INFORMATION GIVEN ::
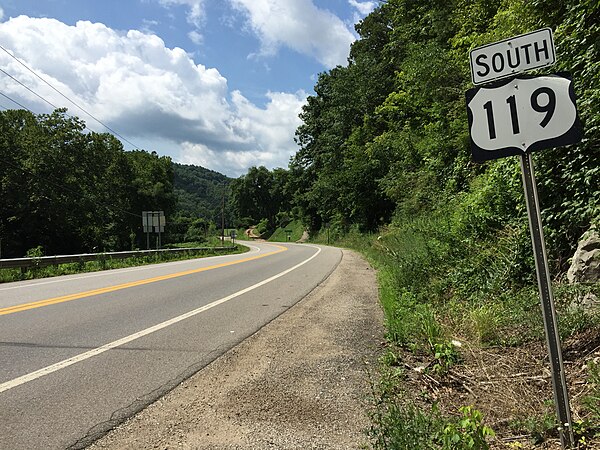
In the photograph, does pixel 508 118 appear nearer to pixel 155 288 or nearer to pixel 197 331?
pixel 197 331

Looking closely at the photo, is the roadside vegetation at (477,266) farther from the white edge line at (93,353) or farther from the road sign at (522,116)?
the white edge line at (93,353)

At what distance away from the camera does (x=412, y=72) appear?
1475 centimetres

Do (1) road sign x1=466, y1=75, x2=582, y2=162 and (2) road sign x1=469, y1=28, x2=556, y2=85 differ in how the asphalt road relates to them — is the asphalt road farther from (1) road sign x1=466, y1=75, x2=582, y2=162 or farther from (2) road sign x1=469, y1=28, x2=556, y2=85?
(2) road sign x1=469, y1=28, x2=556, y2=85

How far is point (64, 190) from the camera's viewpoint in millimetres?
43094

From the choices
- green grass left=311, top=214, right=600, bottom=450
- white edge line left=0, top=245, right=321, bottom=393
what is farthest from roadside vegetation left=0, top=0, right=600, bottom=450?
white edge line left=0, top=245, right=321, bottom=393

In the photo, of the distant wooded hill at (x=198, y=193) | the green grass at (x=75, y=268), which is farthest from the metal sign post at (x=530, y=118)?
the distant wooded hill at (x=198, y=193)

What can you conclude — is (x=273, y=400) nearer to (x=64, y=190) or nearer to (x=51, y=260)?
(x=51, y=260)

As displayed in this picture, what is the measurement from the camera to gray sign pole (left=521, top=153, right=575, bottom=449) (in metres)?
2.44

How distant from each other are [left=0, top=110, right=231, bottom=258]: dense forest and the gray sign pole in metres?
33.6

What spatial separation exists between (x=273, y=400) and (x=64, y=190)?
47075 mm

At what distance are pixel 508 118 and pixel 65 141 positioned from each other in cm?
5170

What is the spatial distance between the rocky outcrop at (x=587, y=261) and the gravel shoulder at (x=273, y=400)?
260cm

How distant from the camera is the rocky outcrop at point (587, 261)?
182 inches

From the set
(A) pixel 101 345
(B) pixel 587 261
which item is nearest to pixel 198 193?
(A) pixel 101 345
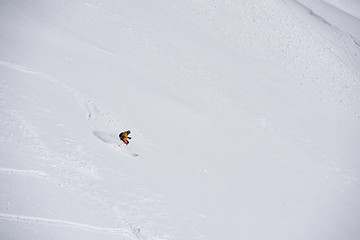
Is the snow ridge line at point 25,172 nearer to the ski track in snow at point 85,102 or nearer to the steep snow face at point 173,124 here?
the steep snow face at point 173,124

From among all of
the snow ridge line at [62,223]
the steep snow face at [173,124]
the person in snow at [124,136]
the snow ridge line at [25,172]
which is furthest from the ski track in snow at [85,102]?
the snow ridge line at [62,223]

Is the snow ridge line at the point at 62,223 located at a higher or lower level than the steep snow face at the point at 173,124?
lower

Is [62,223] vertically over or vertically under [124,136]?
under

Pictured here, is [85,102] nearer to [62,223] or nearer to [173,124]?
[173,124]

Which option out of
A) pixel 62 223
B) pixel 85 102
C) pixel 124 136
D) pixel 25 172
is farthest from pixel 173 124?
pixel 62 223

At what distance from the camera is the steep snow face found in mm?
6801

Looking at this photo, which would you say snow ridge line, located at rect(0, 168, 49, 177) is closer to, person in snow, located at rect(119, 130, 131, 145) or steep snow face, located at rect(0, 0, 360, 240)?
steep snow face, located at rect(0, 0, 360, 240)

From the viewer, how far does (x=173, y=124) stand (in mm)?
9898

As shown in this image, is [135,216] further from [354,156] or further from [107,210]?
[354,156]

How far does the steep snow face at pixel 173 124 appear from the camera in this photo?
6801mm

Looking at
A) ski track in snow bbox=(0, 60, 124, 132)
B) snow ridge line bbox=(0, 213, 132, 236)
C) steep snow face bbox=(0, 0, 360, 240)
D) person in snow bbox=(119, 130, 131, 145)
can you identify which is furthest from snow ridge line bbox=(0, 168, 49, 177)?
ski track in snow bbox=(0, 60, 124, 132)

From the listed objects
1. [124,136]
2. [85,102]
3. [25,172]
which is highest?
[85,102]

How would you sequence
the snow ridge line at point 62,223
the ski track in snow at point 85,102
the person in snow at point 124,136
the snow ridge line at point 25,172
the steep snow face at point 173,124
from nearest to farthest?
the snow ridge line at point 62,223 < the snow ridge line at point 25,172 < the steep snow face at point 173,124 < the person in snow at point 124,136 < the ski track in snow at point 85,102

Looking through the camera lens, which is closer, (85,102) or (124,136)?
(124,136)
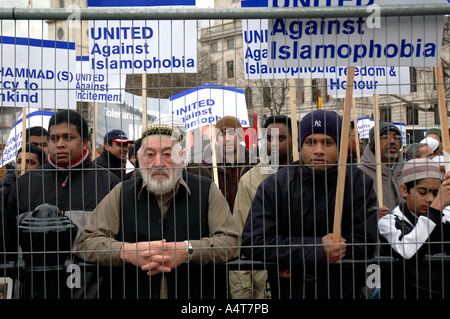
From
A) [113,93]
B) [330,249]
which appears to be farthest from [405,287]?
[113,93]

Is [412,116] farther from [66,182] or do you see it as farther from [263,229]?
[66,182]

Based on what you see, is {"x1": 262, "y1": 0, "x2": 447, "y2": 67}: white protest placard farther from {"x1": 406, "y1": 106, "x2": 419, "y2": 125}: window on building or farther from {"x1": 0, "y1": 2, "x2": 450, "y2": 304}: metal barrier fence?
{"x1": 406, "y1": 106, "x2": 419, "y2": 125}: window on building

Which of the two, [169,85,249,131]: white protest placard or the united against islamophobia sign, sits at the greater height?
the united against islamophobia sign

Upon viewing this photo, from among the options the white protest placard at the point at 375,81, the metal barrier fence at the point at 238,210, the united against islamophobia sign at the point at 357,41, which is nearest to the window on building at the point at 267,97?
the metal barrier fence at the point at 238,210

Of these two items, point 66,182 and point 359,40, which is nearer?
point 359,40

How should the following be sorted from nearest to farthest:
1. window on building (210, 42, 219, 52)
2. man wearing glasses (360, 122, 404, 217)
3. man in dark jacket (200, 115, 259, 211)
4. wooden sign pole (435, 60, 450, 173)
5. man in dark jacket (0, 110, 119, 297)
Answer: window on building (210, 42, 219, 52) → wooden sign pole (435, 60, 450, 173) → man in dark jacket (0, 110, 119, 297) → man wearing glasses (360, 122, 404, 217) → man in dark jacket (200, 115, 259, 211)

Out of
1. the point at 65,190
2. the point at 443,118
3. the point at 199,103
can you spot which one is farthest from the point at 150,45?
the point at 443,118

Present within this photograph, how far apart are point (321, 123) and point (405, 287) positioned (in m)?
Answer: 1.18

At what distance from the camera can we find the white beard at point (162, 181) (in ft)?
11.5

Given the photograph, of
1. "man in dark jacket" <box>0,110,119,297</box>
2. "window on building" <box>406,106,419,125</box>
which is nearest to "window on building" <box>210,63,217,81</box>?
"man in dark jacket" <box>0,110,119,297</box>

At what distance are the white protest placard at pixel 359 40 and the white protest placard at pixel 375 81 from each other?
0.41 feet

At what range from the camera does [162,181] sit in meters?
3.53

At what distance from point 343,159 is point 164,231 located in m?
1.23

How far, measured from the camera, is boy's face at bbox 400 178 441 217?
3605 mm
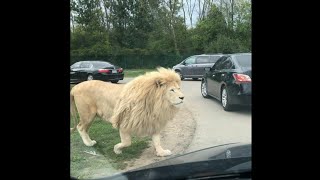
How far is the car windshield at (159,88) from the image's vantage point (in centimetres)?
174

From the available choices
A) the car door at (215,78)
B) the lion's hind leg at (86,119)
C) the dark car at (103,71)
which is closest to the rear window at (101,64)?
the dark car at (103,71)

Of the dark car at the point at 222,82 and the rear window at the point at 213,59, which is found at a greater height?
the rear window at the point at 213,59

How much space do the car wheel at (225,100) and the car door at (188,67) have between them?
242 millimetres

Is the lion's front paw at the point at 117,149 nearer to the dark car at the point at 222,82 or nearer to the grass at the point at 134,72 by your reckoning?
the grass at the point at 134,72

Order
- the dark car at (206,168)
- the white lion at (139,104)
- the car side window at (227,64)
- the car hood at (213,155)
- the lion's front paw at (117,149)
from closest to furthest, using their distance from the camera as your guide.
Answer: the dark car at (206,168), the car hood at (213,155), the car side window at (227,64), the lion's front paw at (117,149), the white lion at (139,104)

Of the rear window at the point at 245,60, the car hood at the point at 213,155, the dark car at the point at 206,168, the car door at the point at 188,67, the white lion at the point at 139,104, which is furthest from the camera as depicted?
the white lion at the point at 139,104

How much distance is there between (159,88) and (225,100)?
48 cm

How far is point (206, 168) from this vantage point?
1.46m

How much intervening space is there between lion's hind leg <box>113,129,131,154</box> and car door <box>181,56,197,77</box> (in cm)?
60

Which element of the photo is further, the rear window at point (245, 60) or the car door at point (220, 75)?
the car door at point (220, 75)

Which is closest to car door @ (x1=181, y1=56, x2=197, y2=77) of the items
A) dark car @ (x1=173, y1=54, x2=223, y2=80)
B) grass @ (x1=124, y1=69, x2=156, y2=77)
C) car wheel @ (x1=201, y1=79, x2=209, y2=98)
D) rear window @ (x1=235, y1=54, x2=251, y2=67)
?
dark car @ (x1=173, y1=54, x2=223, y2=80)
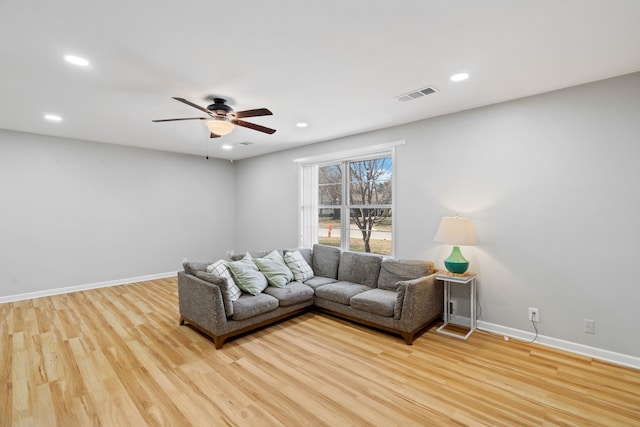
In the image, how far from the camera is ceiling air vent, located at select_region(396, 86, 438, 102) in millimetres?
3010

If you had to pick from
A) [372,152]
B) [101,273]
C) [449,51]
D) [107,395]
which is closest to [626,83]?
[449,51]

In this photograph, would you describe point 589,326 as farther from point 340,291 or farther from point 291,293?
point 291,293

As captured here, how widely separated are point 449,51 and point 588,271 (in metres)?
2.52

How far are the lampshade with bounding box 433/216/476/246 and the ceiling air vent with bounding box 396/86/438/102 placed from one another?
144 centimetres

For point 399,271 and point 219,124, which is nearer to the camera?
point 219,124

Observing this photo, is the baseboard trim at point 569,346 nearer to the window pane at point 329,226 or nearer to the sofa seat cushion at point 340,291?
A: the sofa seat cushion at point 340,291

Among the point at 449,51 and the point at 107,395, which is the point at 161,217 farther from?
the point at 449,51

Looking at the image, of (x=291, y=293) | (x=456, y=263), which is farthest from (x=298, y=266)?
(x=456, y=263)

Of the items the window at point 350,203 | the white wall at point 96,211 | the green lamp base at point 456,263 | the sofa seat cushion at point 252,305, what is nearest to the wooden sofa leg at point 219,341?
the sofa seat cushion at point 252,305

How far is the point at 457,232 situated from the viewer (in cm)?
334

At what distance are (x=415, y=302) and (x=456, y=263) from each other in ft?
2.30

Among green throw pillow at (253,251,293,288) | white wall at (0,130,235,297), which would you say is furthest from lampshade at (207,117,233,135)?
white wall at (0,130,235,297)

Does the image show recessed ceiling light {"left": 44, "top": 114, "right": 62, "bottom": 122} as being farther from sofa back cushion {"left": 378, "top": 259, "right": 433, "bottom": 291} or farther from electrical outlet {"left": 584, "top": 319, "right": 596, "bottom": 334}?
electrical outlet {"left": 584, "top": 319, "right": 596, "bottom": 334}

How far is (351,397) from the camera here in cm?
226
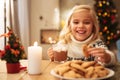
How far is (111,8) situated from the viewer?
565 centimetres

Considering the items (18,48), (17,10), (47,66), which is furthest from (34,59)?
(17,10)

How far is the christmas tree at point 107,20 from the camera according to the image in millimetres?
5566

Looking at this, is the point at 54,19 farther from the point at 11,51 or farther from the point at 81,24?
the point at 11,51

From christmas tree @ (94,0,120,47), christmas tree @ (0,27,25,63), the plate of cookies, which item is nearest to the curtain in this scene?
christmas tree @ (94,0,120,47)

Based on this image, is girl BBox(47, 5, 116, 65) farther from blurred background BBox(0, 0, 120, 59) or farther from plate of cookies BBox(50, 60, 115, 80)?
blurred background BBox(0, 0, 120, 59)

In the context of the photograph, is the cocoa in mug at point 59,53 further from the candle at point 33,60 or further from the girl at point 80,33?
the candle at point 33,60

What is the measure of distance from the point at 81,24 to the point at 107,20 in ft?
12.7

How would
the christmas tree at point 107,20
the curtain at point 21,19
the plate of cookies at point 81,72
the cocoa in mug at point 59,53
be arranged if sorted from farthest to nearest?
the christmas tree at point 107,20 → the curtain at point 21,19 → the cocoa in mug at point 59,53 → the plate of cookies at point 81,72

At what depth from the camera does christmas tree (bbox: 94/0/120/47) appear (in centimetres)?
557

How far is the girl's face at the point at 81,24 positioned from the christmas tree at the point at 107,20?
12.3 ft

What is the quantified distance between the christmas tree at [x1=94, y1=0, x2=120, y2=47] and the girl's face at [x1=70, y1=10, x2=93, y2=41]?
374 centimetres

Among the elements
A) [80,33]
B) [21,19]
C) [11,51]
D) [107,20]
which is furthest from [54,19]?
[11,51]

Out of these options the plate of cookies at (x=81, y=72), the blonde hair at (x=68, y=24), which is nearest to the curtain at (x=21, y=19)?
the blonde hair at (x=68, y=24)

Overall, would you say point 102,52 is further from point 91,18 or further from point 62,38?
point 62,38
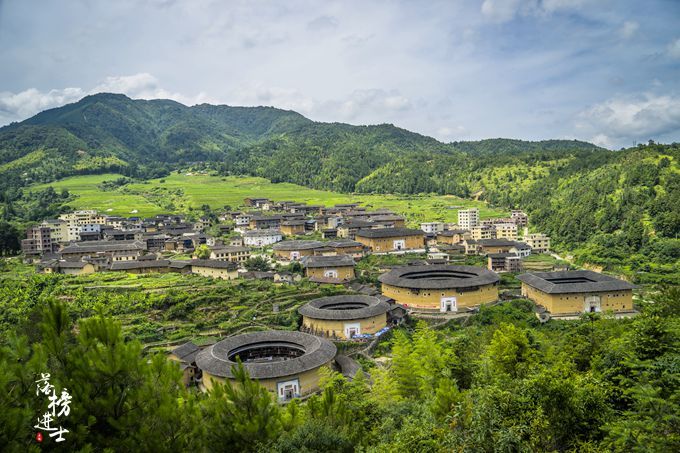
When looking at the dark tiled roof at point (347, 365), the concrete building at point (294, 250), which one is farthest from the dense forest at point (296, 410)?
the concrete building at point (294, 250)

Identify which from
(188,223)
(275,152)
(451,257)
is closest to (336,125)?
(275,152)

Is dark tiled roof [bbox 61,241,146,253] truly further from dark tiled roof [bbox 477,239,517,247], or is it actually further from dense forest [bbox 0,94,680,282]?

WHAT THE TASK REQUIRES :: Duplicate the lines of the listing starting at the line containing "Given the photograph, of" and ending at the line containing "Answer: the dark", leaving out the pictures.

ANSWER TO THIS EXERCISE ::
Given the photograph, of
1. "man in dark jacket" <box>0,110,119,297</box>
2. "window on building" <box>406,106,419,125</box>
which is nearest to "window on building" <box>210,63,217,81</box>?
"man in dark jacket" <box>0,110,119,297</box>

At what distance are the white protest placard at pixel 359 40 and the white protest placard at pixel 375 81 from each other?
0.41 feet

At what range from the camera does [162,181] sit in meters?
3.53

At what distance from point 343,159 is point 164,231 located in m?
1.23

How far, measured from the camera, is boy's face at bbox 400 178 441 217?
3605 mm
How far is the car windshield at (159,88) from the image's vantage point (in centimetres)?
174

From the available choices
A) the car door at (215,78)
B) the lion's hind leg at (86,119)
C) the dark car at (103,71)
which is closest to the rear window at (101,64)?
the dark car at (103,71)

Of the dark car at the point at 222,82 and the rear window at the point at 213,59, which is found at a greater height?
the rear window at the point at 213,59

How much space do the car wheel at (225,100) and the car door at (188,67) have between them?
242 millimetres

Is the lion's front paw at the point at 117,149 nearer to the dark car at the point at 222,82 or nearer to the grass at the point at 134,72 by your reckoning?
the grass at the point at 134,72

Order
- the dark car at (206,168)
- the white lion at (139,104)
- the car side window at (227,64)
- the car hood at (213,155)
- the lion's front paw at (117,149)
from closest to furthest, using their distance from the camera as your guide.
Answer: the dark car at (206,168), the car hood at (213,155), the car side window at (227,64), the lion's front paw at (117,149), the white lion at (139,104)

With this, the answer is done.